Greater robustness also is achieved in AM IBOC with the use of slower data transmission rates on the individual carriers that are most subject to interference, those operating in the same channel area as the analog signal. On the outer sidebands, where digital carrier strength is greater, up to 64 QAM modulation is used to achieve the maximum throughput, while only QPSK is used in the analog modulation area.

Johnson also described the four possible service modes for AM IBOC that reflect the possible tradeoffs between data throughput and robustness of the signal or coverage.

Paul Peyla, a senior member of technical staff at Ibiquity, presented a similar paper on FM IBOC. The system has the advantage of greater channel bandwidth and accordingly can achieve much higher data rates than on AM.

Up to 19 possible combinations of service modes are possible with FM IBOC. Peyla discussed these options and the tradeoffs involved in implementing IBOC in both the hybrid and the digital-only versions.
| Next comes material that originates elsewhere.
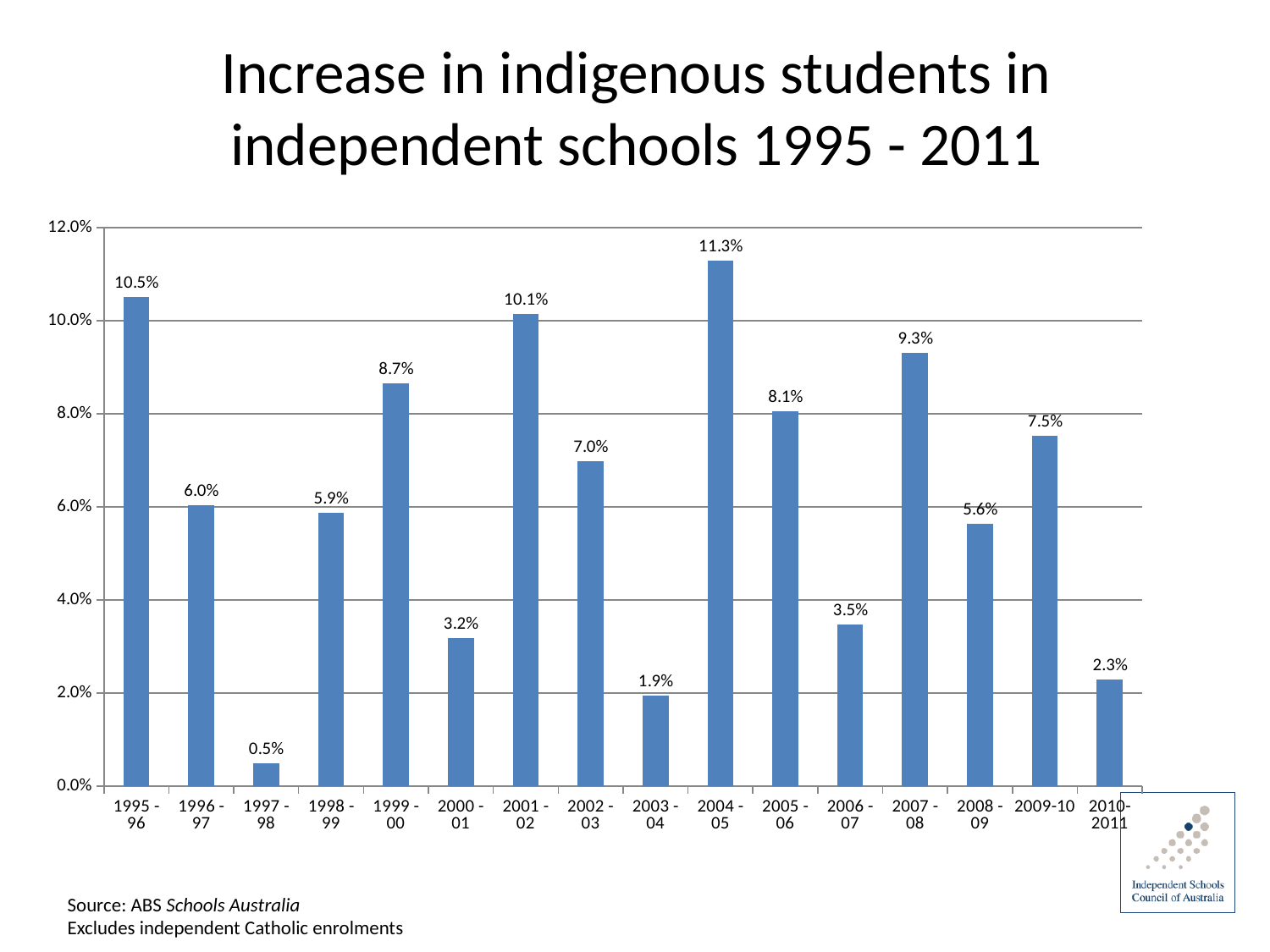
Is the value for 2005 - 06 greater or less than 8.0%? greater What is the difference between the values for 1995 - 96 and 1996 - 97? 4.5% How many periods are shown on the x axis? 16 Which period has the highest increase? 2004 - 05 What is the value for 1997 - 98? 0.5% What is the value for 2010-2011? 2.3% What kind of chart is shown on the slide? bar chart Which is larger, the value for 2001 - 02 or the value for 2007 - 08? 2001 - 02 What is the title of the chart? Increase in indigenous students in independent schools 1995 - 2011 Do the values rise or fall from 2007 - 08 to 2008 - 09? fall What is the value for 2004 - 05? 11.3% Which period has the lowest increase? 1997 - 98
The final paper of the day presented an overview of IBOC deployment from Jeff Detweiler, broadcast technology manager of Ibiquity.

“Consumers are asking for digital,” he said. “This is an opportunity for radio to offer them digital.”

Detweiler discussed the details of IBOC deployment, including the need for GPS receivers in the IBOC exciter to permit exact digital synchronization.

For those using an STL, he pointed out the need for increased STL signal capacity under IBOC due to the increase in frequency response up to 20 kHz and the need to consider any additional data that may be transmitted with IBOC.

Detweiler also reviewed the three methods proposed for IBOC deployment: common amplification, high-power combining and the use of separate antenna.